Problems —
1. In the court opinion excerpt, rewrite everything from "In this case, there" down to "to do tomorrow.", replacing "government" with "prosecution".
2. Answer these questions from the court opinion excerpt:
(a) At what point in the first trial was the issue first raised before the Court?
(b) What did the defense introduce into evidence after the weekend break?
(c) How did defense counsel want to spend the night?

Extracted text —
= = = = = = =

In this case, there is no evidence of record that Smith desired to
testify on his own behalf and was prevented from doing so by his lawyer.
The issue was first raised in the presence of the Court during a sidebar
conference after the government rested in the first trial, as follows:
"THE COURT: . . . Before we let [the jury] go, we've got to tell
them what we're going to do tomorrow.
DEFENSE COUNSEL: We're either going to put on a case or not and if
we don't, then we'll go to closing.
THE COURT: Are you going to offer any evidence or not?
DEFENSE COUNSEL: I don't know. I've got to — if my [client]
— my [client] says he wants to testify, but I would like to spend
the night trying to convince him not to testify. That's my humble
opinion, but he's a man of his own opinion and I would just like to have
him colloquied that if he's going to testify then it's against my advice
. . ."
Trial Transcript, January 24, 2000, at 187-88. After a weekend break in
the trial, the defense introduced defendant's bank statements into
evidence and then rested. Smith did not take the witness stand in the
first trial. See Trial Transcript, January 27, 2000, at 54.

= = = = = = =

Visual spatial reasoning items
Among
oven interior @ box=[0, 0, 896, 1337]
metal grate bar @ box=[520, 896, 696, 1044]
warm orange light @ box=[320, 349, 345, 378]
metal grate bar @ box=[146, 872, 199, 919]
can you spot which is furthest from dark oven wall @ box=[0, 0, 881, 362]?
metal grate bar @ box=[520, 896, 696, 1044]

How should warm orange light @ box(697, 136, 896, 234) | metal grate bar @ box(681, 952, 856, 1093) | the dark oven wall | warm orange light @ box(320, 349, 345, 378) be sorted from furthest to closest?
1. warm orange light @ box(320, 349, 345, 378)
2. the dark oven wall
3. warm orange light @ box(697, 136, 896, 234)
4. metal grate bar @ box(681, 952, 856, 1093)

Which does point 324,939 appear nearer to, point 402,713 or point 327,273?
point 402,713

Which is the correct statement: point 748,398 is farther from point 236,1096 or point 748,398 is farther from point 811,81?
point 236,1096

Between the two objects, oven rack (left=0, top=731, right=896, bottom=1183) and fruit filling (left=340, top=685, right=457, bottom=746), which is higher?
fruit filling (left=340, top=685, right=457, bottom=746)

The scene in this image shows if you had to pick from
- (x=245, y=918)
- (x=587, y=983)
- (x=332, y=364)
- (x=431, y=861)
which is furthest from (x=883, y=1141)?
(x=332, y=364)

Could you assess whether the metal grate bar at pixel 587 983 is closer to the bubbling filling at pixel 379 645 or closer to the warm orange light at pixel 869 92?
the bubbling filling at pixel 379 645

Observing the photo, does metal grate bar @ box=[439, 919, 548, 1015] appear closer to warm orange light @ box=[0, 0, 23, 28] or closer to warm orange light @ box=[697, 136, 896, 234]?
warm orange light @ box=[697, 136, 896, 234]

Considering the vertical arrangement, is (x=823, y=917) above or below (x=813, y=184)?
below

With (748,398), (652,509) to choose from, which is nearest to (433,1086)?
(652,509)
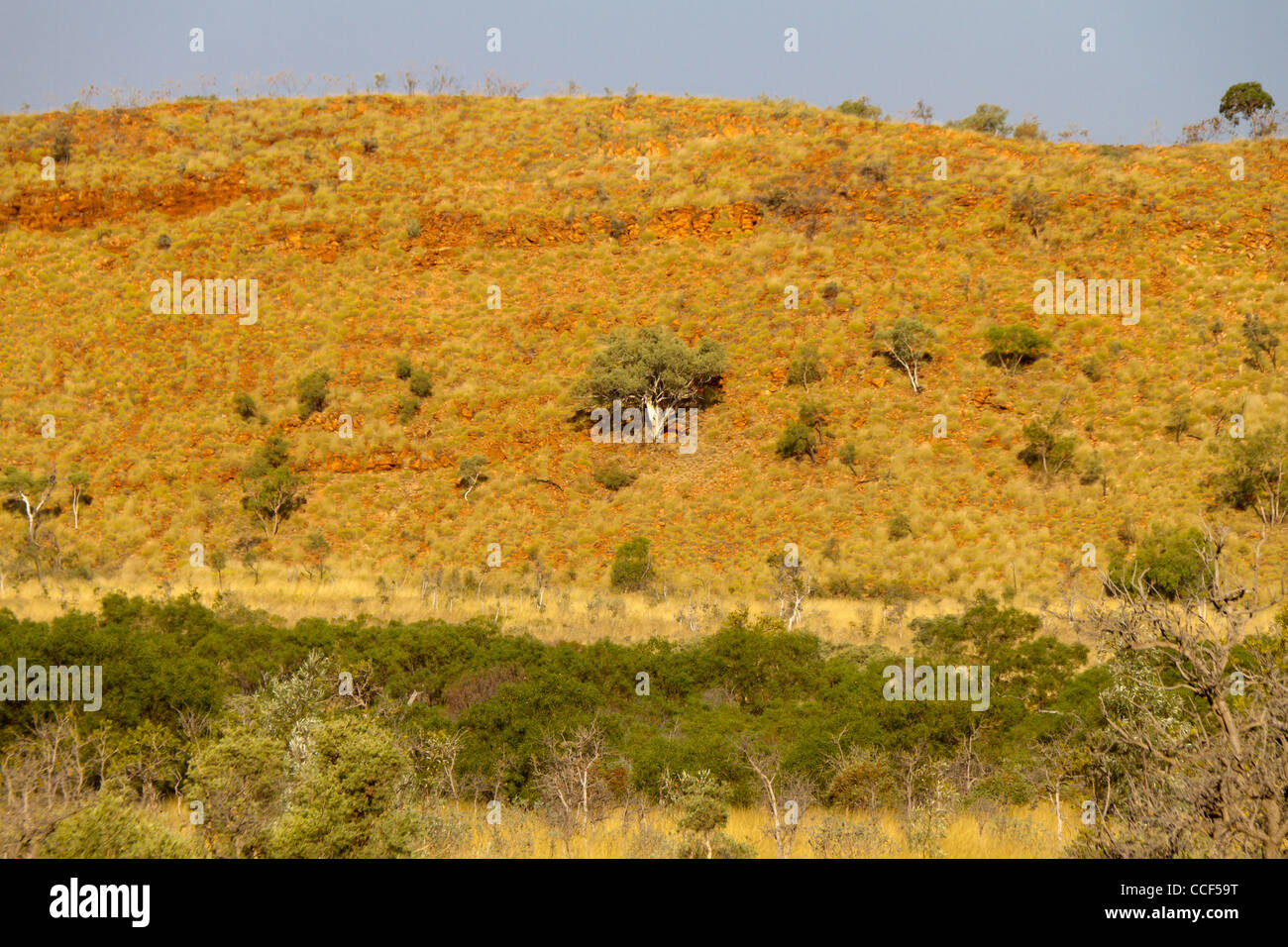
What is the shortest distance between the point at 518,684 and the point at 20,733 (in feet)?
21.0

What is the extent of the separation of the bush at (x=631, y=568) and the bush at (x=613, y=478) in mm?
4133

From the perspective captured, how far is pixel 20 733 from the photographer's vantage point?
39.8 ft

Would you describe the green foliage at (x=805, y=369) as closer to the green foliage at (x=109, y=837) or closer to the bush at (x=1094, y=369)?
the bush at (x=1094, y=369)

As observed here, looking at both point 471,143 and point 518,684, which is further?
point 471,143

= = = = = = =

Solutions to the tasks —
1.
In this case, there is no evidence of record that Smith desired to
testify on his own behalf and was prevented from doing so by his lawyer.
The issue was first raised in the presence of the Court during a sidebar
conference after the prosecution rested in the first trial, as follows:
"THE COURT: . . . Before we let [the jury] go, we've got to tell
them what we're going to do tomorrow.

2.
(a) During a sidebar conference after the government rested in the first trial.
(b) The defendant's bank statements.
(c) Trying to convince his client not to testify.